Genève: Une association au service des malentendants

Fondée dans les années 20, l’Association Genevoise des Malentendants (AGM), qui au départ n’était qu’une amicale, est dirigée depuis l’année dernière par le Dr Pierre Liard, président et par Yolande Bosshard, vice-présidente. Rencontre avec un tandem déterminé et à la bonne entente manifeste.

Comment vous êtes-vous retrouvés à la tête de l’AGM ?

PL : J’ai une première fois fait partie du comité de l’association dans les années 80. Puis dans les années 2000, j’en ai même occupé la vice-présidence, malgré mes activités de médecin ORL. L’année dernière, quand le président sortant a souhaité passer la main après plusieurs années de présidence, le comité s’est tourné vers moi. Retraité, j’ai dit oui, mais à la condition expresse que Yolande Bosshard devienne la vice-présidente (rires) !

YB : Nous nous connaissons depuis très longtemps et nous nous entendons très bien. Il était donc normal que je me joigne à Pierre !

Le statut d’association est très important pour vous…

Oui, car nous ne sommes pas une amicale ! Pour nous, il ne s’agit pas seulement d’offrir des occasions de rencontres pour les malentendants, mais bel et bien de mettre des prestations très concrètes à leur service.

Quel type de prestations offrez-vous ?

L’action de notre service social, particulièrement actif, est pour nous primordiale. Les personnes souffrant de surdité sont très précarisées, elles ont donc besoin d’un conseil et d’un soutien particulier. L’association emploie 4 personnes dont trois assistants sociaux qui reçoivent les malentendants pour tenter de répondre au mieux à leurs besoins, qu’il s’agisse de leur vie quotidienne ou professionnelle. En outre, une conseillère en aides auditives se consacre à des visites dans les EMS afin d’aider les malentendants âgés à régler et gérer leurs appareils auditifs, une prestation rendue indispensable depuis que la 2ème expertise de contrôle pratiquée par l’ORL a été supprimée par l’OFAS.

Quelles autres services assurez-vous ?

Chaque jeudi, Yolande Bosshard assiste au colloque de notre personnel afin de faire le lien avec le comité de l’association. En outre, nous adressons dix fois par an à nos membres une newsletter contenant des informations liées à la malentendance. Enfin, pour mieux vérifier qu’ils répondent à leurs besoins, les malentendants peuvent venir dans nos locaux tester divers appareils téléphoniques avant d’en faire l’acquisition.

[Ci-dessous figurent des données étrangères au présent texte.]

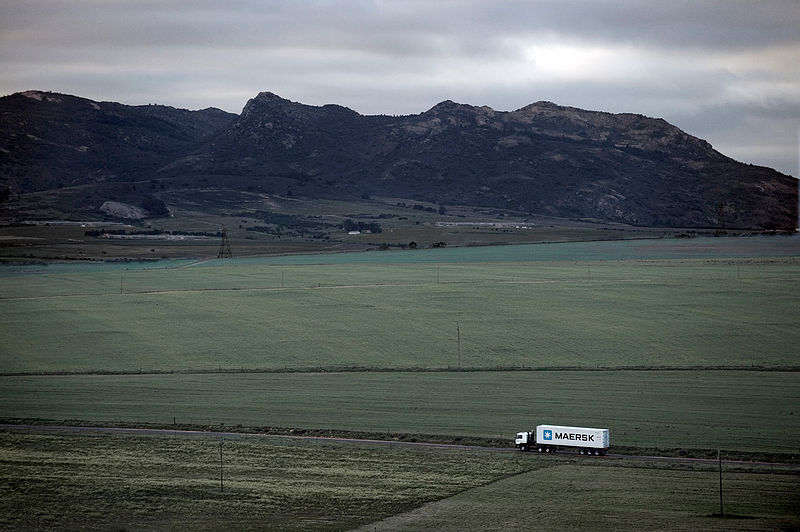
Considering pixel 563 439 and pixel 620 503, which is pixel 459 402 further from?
pixel 620 503

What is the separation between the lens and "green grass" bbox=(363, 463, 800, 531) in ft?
129

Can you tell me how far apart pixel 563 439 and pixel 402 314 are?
4634 cm

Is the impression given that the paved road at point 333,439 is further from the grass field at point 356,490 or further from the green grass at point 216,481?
the green grass at point 216,481

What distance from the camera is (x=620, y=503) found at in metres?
42.1

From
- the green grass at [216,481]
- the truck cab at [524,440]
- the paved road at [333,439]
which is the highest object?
the truck cab at [524,440]

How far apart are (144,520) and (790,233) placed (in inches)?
6025

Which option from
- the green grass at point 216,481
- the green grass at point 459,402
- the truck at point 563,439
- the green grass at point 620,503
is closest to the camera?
the green grass at point 620,503

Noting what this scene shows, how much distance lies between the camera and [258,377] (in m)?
73.4

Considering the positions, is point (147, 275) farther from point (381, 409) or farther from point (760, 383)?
point (760, 383)

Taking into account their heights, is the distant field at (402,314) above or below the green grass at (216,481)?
above

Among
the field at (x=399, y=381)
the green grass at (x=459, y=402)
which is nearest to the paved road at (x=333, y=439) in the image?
the field at (x=399, y=381)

Comment est financée l’AGM ?

Essentiellement par Pro Infirmis avec laquelle nous sommes liés par un contrat de prestations, ce qui au passage nous impose une lourde tâche administrative. Nous sommes également soutenus par la Ville, certaines communes genevoises, ainsi que des fondations qui nous aident de manière régulière. Le principal enjeu est de garantir notre financement, qui n’est de loin pas acquis, puisque par exemple, Pro Infirmis a, cette année, diminué son allocation de 20%. Le défi est d’arriver à maintenir, voire d’augmenter, nos prestations de service social, alors que nous sommes clairement de plus en plus sollicités. Le nouveau régime de remboursement forfaitaire des appareils auditifs conduit de plus en plus de personnes à s’adresser à nous ! Et pour être complets, nous obtenons parfois des financements, mais très ponctuels et liés à des actions précises et limitées dans le temps.

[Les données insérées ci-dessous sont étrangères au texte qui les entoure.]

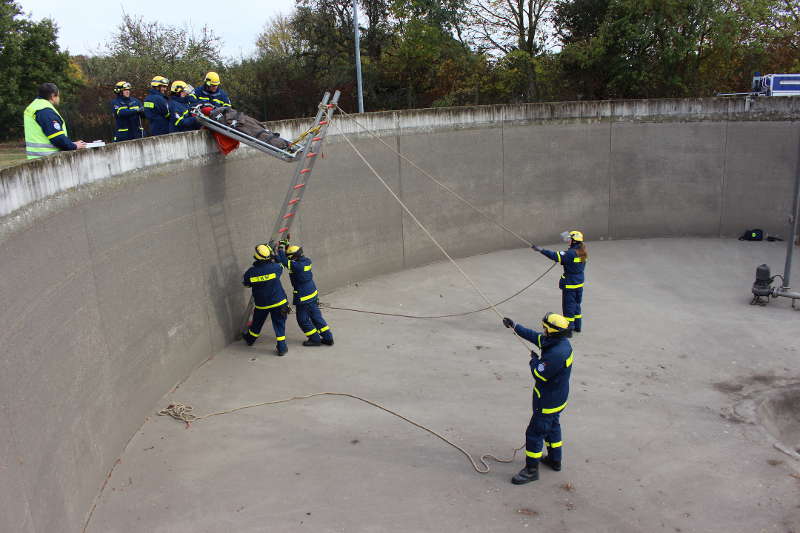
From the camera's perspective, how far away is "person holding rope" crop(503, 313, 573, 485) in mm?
6367

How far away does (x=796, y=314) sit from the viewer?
37.7 ft

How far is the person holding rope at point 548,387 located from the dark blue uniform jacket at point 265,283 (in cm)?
399

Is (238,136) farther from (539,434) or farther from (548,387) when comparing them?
(539,434)

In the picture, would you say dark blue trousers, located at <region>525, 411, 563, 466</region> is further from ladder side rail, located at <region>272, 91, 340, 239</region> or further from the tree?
the tree

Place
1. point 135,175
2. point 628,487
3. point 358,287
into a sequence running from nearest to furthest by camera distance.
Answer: point 628,487, point 135,175, point 358,287

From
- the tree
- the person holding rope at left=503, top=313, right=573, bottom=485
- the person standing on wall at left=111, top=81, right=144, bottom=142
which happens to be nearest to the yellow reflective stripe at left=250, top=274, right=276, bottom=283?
the person standing on wall at left=111, top=81, right=144, bottom=142

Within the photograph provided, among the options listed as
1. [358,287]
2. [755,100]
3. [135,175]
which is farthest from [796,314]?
[135,175]

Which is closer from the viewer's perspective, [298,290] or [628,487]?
[628,487]

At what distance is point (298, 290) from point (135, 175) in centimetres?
285

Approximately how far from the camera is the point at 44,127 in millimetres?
7051

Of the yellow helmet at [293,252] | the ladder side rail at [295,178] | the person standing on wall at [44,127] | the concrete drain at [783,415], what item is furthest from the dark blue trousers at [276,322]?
the concrete drain at [783,415]

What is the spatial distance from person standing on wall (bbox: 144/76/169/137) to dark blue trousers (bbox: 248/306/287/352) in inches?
120

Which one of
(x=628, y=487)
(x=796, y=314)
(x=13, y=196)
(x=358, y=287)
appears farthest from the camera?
(x=358, y=287)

Combien de membres compte l’AGM ?

Environ 200, un chiffre relativement stable malgré quelques fluctuations. En réalité, ce qui change, c’est que nos membres sont de plus en plus âgés. Cette évolution est dans l’air du temps, car en dehors des prestations et en raison de la nature même de ce handicap invisible, il est difficile d’offrir aux malentendants  des prestations efficaces à 100%. Même l’appareillage ne résout pas tout, puisqu’un malentendant appareillé reste un malentendant ! Bref, tout cela fait que l’on a plus de mal à recruter des jeunes, qui souvent, attendent des réponses immédiates et concrètes !

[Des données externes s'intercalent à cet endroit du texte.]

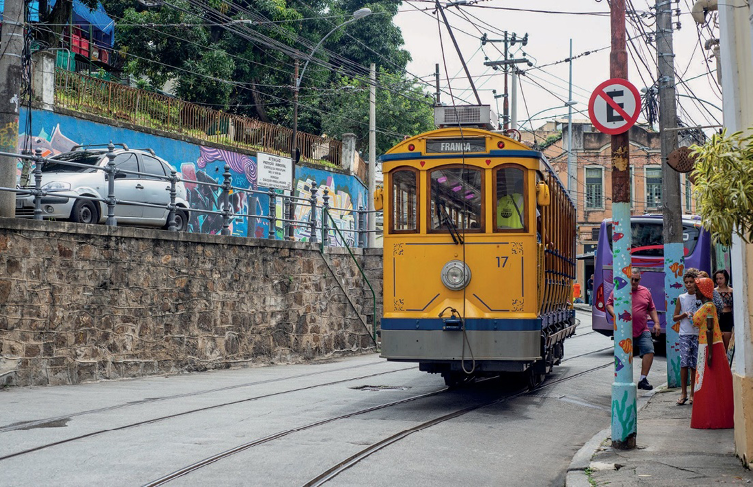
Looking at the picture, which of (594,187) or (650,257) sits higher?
(594,187)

Quels sont vos projets pour l’avenir ?

Pérenniser coûte que coûte nos prestations ! Et une chose est sûre : si notre service social venait à disparaître, cela coûterait plus cher à la Ville et au canton de Genève que ce que nous leur coûtons aujourd’hui ! Nous devons également mieux faire connaître l’AGM et ses projets et continuer à soutenir le personnel de notre association, qui est très dynamique et motivé. En outre, nous projetons d’éditer un fascicule destiné aux malentendants qui résumera les principales problématiques qui les concernent, de la dimension psychologique de ce handicap, aux questions d’adaptation professionnelle, en passant par la famille, l’intégration scolaire etc.